Рехи не определился, а на болтовню не оставалось времени: ноги подкашивались, и даже сытный обед не спасал, наоборот – просился обратно из-за общей слабости. На зубах скрипели песчинки, отзываясь в голове противным шорохом, словно осталась сплошная пустота вместо мозга. Хотя лоб накалился, в висках стучало, и весь окружающий мир представал неизмеримо далеким и отстраненным. «Как же хочется спать… спать-спать», – твердил предательский голос, который Рехи старательно гнал от себя.

– У тебя это… тряпья какого-нибудь нет? Мне бы рану перевязать.

Рехи попытался выдавить из себя подобие улыбки, вроде так выражали свое почтение старые люди. Эльфы-то не слишком любили скалиться друг на друга: если показал острые зубы, значит, готов напасть.

– В свое время, – отстраненно отозвался Митрий. Рехи испугался, что сделал что-то неправильно. Он досадовал: откуда ж ему знать, как приветствуют друг друга эти крылатые!

– Да я подохну до «своего-то» времени, – хотел воскликнуть Рехи, но вышло пугающе спокойно, точно признание неизбежности. Он поморщился, будто готовился заплакать, завыть навзрыд, хотя и не умел, но вместо этого вырвался лающий смех. Да, хотелось смеяться громко, надсадно, чтобы услышали все – людоеды, ящеры и еще какие-нибудь твари, забредшие в это забытое всеми высшими силами место. Хотя нет, вот один из вроде как «высших» сидел на камне, изображал из себя мудреца прежних лет. И над ним тоже хотелось смеяться – за его чистоту, за его загадочные слова.

Он втягивал в какую-то непонятную игру, не иначе. Рехи много раз отражал такие атаки: его вечно приглашали в сумасбродные авантюры. То чудак-самоубийца пытался привлечь в свою секту «не пьющих человеческую кровь», то безумные соседи, унесшиеся к Последнему Бастиону… или как он там назывался. Обозначения и имена таяли в шелесте песка и смертельной сонливости. Может, его звали в секту божества прошлого мира, нынешнего Темного Властелина? Ведь Двенадцатого Проклятого тоже когда-то называли иначе, сам слышал во сне. Или все померещилось из-за безумца в голове?

Но теперь даже загадочная вторая личность молчала.
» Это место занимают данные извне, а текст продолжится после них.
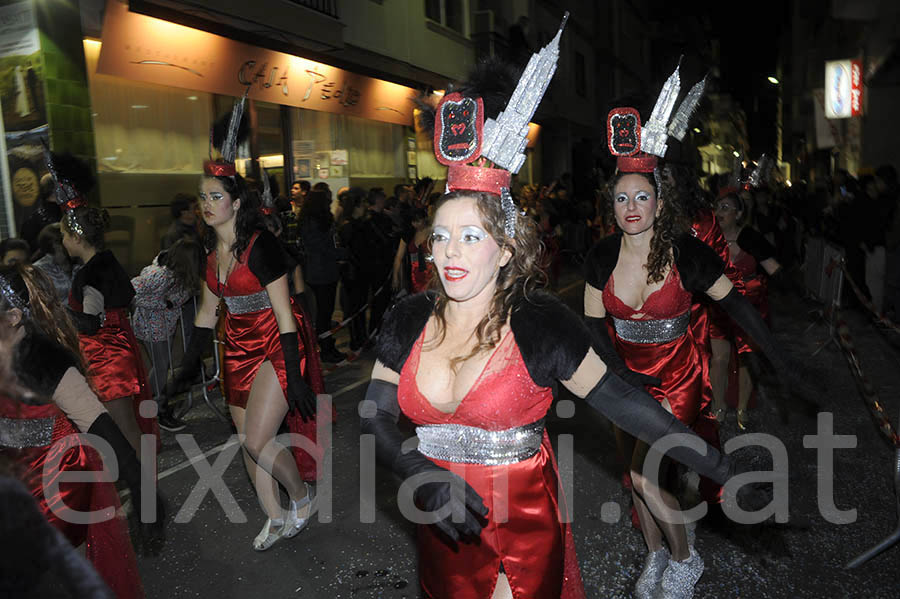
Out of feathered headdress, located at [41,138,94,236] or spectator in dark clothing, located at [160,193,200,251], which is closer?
feathered headdress, located at [41,138,94,236]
Онемевшие пальцы неплотно прижимали к припухавшему краю раны порванную тунику. Крови вытекло уже предостаточно, чтобы добить одинокого странника. Правда, она почти остановилась.

«Ящеры трехногие! Я умру от удара этой полоумной девицы?! Всегда знал, что она меня погубит!» – с ненавистью к Лойэ подумал Рехи. Сожаления, любви или хотя бы отзвука печали по отношению к ней, пожалуй, уже не осталось, только не после всех злоключений в поселении людоедов. Впрочем, воспоминания тоже постепенно отступали, осыпались и плавились, даже недавние представали так размыто, словно это стряслось вовсе не с ним.

Оставались только песок с пеплом: с них начиналась жизнь любого рожденного после Падения, ими же и заканчивалась. Что-то застывает в неизменности: голод и песок – без них никак. Может, и хотелось бы, но никак нельзя, не дозволено.

– В свое время, в свое время… – передразнил Рехи, поперхнувшись. Проклятые частички пепла все-таки набились в горло. Казалось, в воздухе его становилось больше по мере движения в направлении красных сумерек. Определенно, там не ждало ничего хорошего. Но в иной стороне вообще ничего не ждало: поселений эльфов на всей известной пустоши больше не было. Не миловаться же с людоедами.

– Скоро. Пока послушай меня, – твердо сказал Митрий.

– Не буду, мне просто больно, – надломился голос Рехи и превратился то ли в вой, то ли в смех: – Надоел! Все надоели!

– Кричишь, как Сумеречный, – вздохнул с видом разочарованного наставника Митрий. Но Рехи не привык слушать учителей и древних наставников. Ведь это они допустили уничтожение мира, значит, и советы их ничего не стоили.